◆ What to work on:
Can you recast every line of the records below as a JSON list of strings, with one string per line and the blank lines left out?

===

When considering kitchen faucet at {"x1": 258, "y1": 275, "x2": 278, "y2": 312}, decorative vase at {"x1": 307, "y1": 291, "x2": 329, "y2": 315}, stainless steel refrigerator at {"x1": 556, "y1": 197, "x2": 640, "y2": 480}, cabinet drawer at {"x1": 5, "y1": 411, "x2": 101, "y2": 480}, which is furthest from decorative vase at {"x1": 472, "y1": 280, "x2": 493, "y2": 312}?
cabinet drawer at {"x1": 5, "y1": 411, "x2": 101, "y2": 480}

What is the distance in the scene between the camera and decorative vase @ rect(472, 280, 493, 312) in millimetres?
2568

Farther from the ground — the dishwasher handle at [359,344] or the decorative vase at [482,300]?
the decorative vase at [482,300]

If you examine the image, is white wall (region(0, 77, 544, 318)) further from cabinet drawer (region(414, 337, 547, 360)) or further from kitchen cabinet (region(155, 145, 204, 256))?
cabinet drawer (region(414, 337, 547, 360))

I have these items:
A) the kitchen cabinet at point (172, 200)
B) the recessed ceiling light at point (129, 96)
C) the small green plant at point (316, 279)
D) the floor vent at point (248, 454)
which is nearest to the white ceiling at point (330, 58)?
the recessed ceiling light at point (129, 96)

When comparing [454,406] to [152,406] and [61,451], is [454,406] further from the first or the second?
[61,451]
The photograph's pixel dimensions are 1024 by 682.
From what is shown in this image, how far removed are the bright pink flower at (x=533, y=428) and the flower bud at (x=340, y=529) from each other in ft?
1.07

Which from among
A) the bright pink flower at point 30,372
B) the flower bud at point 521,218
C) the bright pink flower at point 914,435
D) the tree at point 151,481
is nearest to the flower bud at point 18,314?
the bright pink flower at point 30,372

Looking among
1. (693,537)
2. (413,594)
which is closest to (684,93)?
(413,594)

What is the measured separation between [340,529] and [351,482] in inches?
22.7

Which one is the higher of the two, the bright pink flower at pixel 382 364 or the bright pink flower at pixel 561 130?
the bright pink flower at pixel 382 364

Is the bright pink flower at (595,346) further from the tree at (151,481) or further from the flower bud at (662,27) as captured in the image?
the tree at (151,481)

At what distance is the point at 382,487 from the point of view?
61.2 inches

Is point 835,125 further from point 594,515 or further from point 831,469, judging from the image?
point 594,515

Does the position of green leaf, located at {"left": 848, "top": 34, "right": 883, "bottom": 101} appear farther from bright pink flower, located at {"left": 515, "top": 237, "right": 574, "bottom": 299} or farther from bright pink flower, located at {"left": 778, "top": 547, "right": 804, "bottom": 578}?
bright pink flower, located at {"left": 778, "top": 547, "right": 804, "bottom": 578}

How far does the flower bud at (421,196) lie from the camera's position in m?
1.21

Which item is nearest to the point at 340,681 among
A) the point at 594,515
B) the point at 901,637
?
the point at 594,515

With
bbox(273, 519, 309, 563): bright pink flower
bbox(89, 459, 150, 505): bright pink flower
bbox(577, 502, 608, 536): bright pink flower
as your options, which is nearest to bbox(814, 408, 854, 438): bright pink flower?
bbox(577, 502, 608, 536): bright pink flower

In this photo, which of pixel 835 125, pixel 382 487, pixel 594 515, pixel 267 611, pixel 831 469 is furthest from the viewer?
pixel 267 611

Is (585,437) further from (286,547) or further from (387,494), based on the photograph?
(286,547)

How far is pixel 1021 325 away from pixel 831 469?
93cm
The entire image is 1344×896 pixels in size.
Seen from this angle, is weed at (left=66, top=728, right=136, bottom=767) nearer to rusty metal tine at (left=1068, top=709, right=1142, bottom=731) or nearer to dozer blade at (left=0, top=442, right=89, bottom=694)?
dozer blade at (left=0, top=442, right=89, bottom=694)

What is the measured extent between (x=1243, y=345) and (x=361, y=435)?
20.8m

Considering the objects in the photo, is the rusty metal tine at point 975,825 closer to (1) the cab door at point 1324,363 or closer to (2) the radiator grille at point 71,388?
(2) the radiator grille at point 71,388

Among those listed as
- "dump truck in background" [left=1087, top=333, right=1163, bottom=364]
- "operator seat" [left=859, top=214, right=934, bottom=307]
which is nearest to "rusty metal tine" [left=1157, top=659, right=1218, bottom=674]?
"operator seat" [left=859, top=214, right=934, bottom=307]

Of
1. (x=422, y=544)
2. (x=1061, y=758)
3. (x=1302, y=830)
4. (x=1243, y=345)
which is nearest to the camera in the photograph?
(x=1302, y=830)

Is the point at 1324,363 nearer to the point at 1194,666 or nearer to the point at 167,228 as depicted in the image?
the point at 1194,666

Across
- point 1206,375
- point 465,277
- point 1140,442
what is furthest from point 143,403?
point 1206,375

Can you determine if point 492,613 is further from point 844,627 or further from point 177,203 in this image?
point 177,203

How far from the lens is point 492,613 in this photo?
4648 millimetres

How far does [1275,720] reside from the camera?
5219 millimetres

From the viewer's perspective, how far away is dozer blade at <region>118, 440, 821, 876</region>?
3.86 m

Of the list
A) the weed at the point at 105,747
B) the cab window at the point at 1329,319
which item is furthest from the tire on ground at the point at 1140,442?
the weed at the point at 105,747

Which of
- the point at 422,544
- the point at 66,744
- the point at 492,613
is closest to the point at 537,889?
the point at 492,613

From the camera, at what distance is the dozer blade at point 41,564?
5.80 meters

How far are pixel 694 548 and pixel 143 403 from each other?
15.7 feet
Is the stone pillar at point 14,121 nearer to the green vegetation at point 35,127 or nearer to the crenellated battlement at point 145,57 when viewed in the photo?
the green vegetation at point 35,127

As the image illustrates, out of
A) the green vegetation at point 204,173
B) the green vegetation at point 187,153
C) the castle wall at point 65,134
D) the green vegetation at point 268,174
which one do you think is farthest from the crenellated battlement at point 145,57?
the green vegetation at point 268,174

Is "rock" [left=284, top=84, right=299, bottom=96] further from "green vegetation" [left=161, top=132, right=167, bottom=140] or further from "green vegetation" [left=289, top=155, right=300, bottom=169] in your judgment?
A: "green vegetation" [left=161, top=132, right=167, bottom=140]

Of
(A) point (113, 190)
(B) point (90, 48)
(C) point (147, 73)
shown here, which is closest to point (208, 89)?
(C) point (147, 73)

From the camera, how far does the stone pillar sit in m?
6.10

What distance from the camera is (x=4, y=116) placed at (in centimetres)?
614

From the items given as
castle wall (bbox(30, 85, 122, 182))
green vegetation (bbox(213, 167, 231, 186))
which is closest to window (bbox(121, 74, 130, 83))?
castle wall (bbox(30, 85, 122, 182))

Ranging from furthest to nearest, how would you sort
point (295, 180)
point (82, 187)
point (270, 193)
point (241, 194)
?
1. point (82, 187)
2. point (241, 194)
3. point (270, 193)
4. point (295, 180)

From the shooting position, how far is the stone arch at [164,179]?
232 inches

===

◆ Result of this task:
[
  "When considering kitchen faucet at {\"x1\": 258, \"y1\": 275, \"x2\": 278, \"y2\": 312}, decorative vase at {\"x1\": 307, \"y1\": 291, \"x2\": 329, \"y2\": 315}, stainless steel refrigerator at {\"x1\": 556, \"y1\": 197, \"x2\": 640, \"y2\": 480}, cabinet drawer at {\"x1\": 5, \"y1\": 411, \"x2\": 101, \"y2\": 480}, which is furthest from decorative vase at {\"x1\": 472, \"y1\": 280, \"x2\": 493, \"y2\": 312}?",
  "cabinet drawer at {\"x1\": 5, \"y1\": 411, \"x2\": 101, \"y2\": 480}",
  "What is the distance in the scene between the camera and decorative vase @ rect(472, 280, 493, 312) in millimetres?",
  "2568",
  "Farther from the ground — the dishwasher handle at [359,344] or the decorative vase at [482,300]?",
  "the decorative vase at [482,300]",
  "If you examine the image, is white wall (region(0, 77, 544, 318)) further from cabinet drawer (region(414, 337, 547, 360)) or further from kitchen cabinet (region(155, 145, 204, 256))?",
  "cabinet drawer (region(414, 337, 547, 360))",
  "I have these items:",
  "A) the kitchen cabinet at point (172, 200)",
  "B) the recessed ceiling light at point (129, 96)",
  "C) the small green plant at point (316, 279)",
  "D) the floor vent at point (248, 454)",
  "which is nearest to the white ceiling at point (330, 58)?",
  "the recessed ceiling light at point (129, 96)",
  "When comparing [454,406] to [152,406] and [61,451], is [454,406] further from the first or the second?",
  "[61,451]",
  "The photograph's pixel dimensions are 1024 by 682.",
  "From what is shown in this image, how far removed are the bright pink flower at (x=533, y=428) and the flower bud at (x=340, y=529) from each other in ft?",
  "1.07",
  "Which from among",
  "A) the bright pink flower at point 30,372",
  "B) the flower bud at point 521,218",
  "C) the bright pink flower at point 914,435",
  "D) the tree at point 151,481",
  "is nearest to the flower bud at point 18,314?",
  "the bright pink flower at point 30,372",
  "Looking among",
  "1. (693,537)",
  "2. (413,594)",
  "which is closest to (684,93)?",
  "(413,594)",
  "What is the measured separation between [340,529] and [351,482] in inches?",
  "22.7",
  "Which one is the higher of the two, the bright pink flower at pixel 382 364 or the bright pink flower at pixel 561 130?",
  "the bright pink flower at pixel 382 364",
  "Is the bright pink flower at (595,346) further from the tree at (151,481) or further from the flower bud at (662,27) as captured in the image?",
  "the tree at (151,481)",
  "At what distance is the point at 382,487 from the point of view?",
  "61.2 inches",
  "Is point 835,125 further from point 594,515 or further from point 831,469, judging from the image?",
  "point 594,515",
  "Does the position of green leaf, located at {\"left\": 848, \"top\": 34, \"right\": 883, \"bottom\": 101} appear farther from bright pink flower, located at {\"left\": 515, \"top\": 237, \"right\": 574, \"bottom\": 299} or farther from bright pink flower, located at {\"left\": 778, \"top\": 547, \"right\": 804, \"bottom\": 578}?",
  "bright pink flower, located at {\"left\": 778, \"top\": 547, \"right\": 804, \"bottom\": 578}",
  "How far does the flower bud at (421,196) lie from the camera's position in m?",
  "1.21",
  "Which item is nearest to the point at 340,681 among",
  "A) the point at 594,515",
  "B) the point at 901,637",
  "?",
  "the point at 594,515",
  "With",
  "bbox(273, 519, 309, 563): bright pink flower",
  "bbox(89, 459, 150, 505): bright pink flower",
  "bbox(577, 502, 608, 536): bright pink flower",
  "as your options, which is nearest to bbox(814, 408, 854, 438): bright pink flower?",
  "bbox(577, 502, 608, 536): bright pink flower",
  "In this photo, which of pixel 835 125, pixel 382 487, pixel 594 515, pixel 267 611, pixel 831 469 is furthest from the viewer?",
  "pixel 267 611",
  "Is (585,437) further from (286,547) or further from (387,494), based on the photograph?",
  "(286,547)",
  "How far is pixel 1021 325 away from pixel 831 469?",
  "93cm",
  "The entire image is 1344×896 pixels in size.",
  "Seen from this angle, is weed at (left=66, top=728, right=136, bottom=767) nearer to rusty metal tine at (left=1068, top=709, right=1142, bottom=731) or nearer to dozer blade at (left=0, top=442, right=89, bottom=694)?",
  "dozer blade at (left=0, top=442, right=89, bottom=694)",
  "What is the measured extent between (x=1243, y=345) and (x=361, y=435)?",
  "20.8m",
  "Considering the objects in the photo, is the rusty metal tine at point 975,825 closer to (1) the cab door at point 1324,363 or closer to (2) the radiator grille at point 71,388?",
  "(2) the radiator grille at point 71,388",
  "Among those listed as",
  "- \"dump truck in background\" [left=1087, top=333, right=1163, bottom=364]",
  "- \"operator seat\" [left=859, top=214, right=934, bottom=307]",
  "which is nearest to \"rusty metal tine\" [left=1157, top=659, right=1218, bottom=674]?",
  "\"operator seat\" [left=859, top=214, right=934, bottom=307]",
  "Of",
  "1. (x=422, y=544)",
  "2. (x=1061, y=758)",
  "3. (x=1302, y=830)",
  "4. (x=1243, y=345)",
  "which is nearest to the camera in the photograph?",
  "(x=1302, y=830)",
  "Is the point at 1324,363 nearer to the point at 1194,666 or nearer to the point at 167,228 as depicted in the image?",
  "the point at 1194,666",
  "Across",
  "- point 1206,375",
  "- point 465,277",
  "- point 1140,442",
  "what is furthest from point 143,403?",
  "point 1206,375",
  "Can you determine if point 492,613 is further from point 844,627 or further from point 177,203 in this image?",
  "point 177,203",
  "How far from the lens is point 492,613 in this photo?",
  "4648 millimetres",
  "How far does [1275,720] reside from the camera?",
  "5219 millimetres",
  "From the viewer's perspective, how far away is dozer blade at <region>118, 440, 821, 876</region>?",
  "3.86 m",
  "Of the list",
  "A) the weed at the point at 105,747",
  "B) the cab window at the point at 1329,319",
  "which item is furthest from the tire on ground at the point at 1140,442?",
  "the weed at the point at 105,747",
  "Which of",
  "- the point at 422,544",
  "- the point at 66,744",
  "- the point at 492,613",
  "is closest to the point at 537,889?",
  "the point at 492,613",
  "From the camera, at what distance is the dozer blade at point 41,564?",
  "5.80 meters",
  "How far are pixel 694 548 and pixel 143 403 from each other?",
  "15.7 feet",
  "Is the stone pillar at point 14,121 nearer to the green vegetation at point 35,127 or nearer to the crenellated battlement at point 145,57 when viewed in the photo?",
  "the green vegetation at point 35,127",
  "As the image illustrates, out of",
  "A) the green vegetation at point 204,173",
  "B) the green vegetation at point 187,153",
  "C) the castle wall at point 65,134",
  "D) the green vegetation at point 268,174",
  "which one do you think is farthest from the crenellated battlement at point 145,57?",
  "the green vegetation at point 268,174",
  "Is \"rock\" [left=284, top=84, right=299, bottom=96] further from \"green vegetation\" [left=161, top=132, right=167, bottom=140] or further from \"green vegetation\" [left=289, top=155, right=300, bottom=169] in your judgment?",
  "A: \"green vegetation\" [left=161, top=132, right=167, bottom=140]",
  "Of",
  "(A) point (113, 190)",
  "(B) point (90, 48)",
  "(C) point (147, 73)",
  "shown here, which is closest to point (208, 89)?",
  "(C) point (147, 73)",
  "From the camera, how far does the stone pillar sit in m?",
  "6.10",
  "What distance from the camera is (x=4, y=116) placed at (in centimetres)?",
  "614",
  "From the items given as",
  "castle wall (bbox(30, 85, 122, 182))",
  "green vegetation (bbox(213, 167, 231, 186))",
  "which is closest to window (bbox(121, 74, 130, 83))?",
  "castle wall (bbox(30, 85, 122, 182))",
  "Ranging from furthest to nearest, how would you sort",
  "point (295, 180)",
  "point (82, 187)",
  "point (270, 193)",
  "point (241, 194)",
  "?",
  "1. point (82, 187)",
  "2. point (241, 194)",
  "3. point (270, 193)",
  "4. point (295, 180)",
  "From the shooting position, how far is the stone arch at [164,179]?",
  "232 inches"
]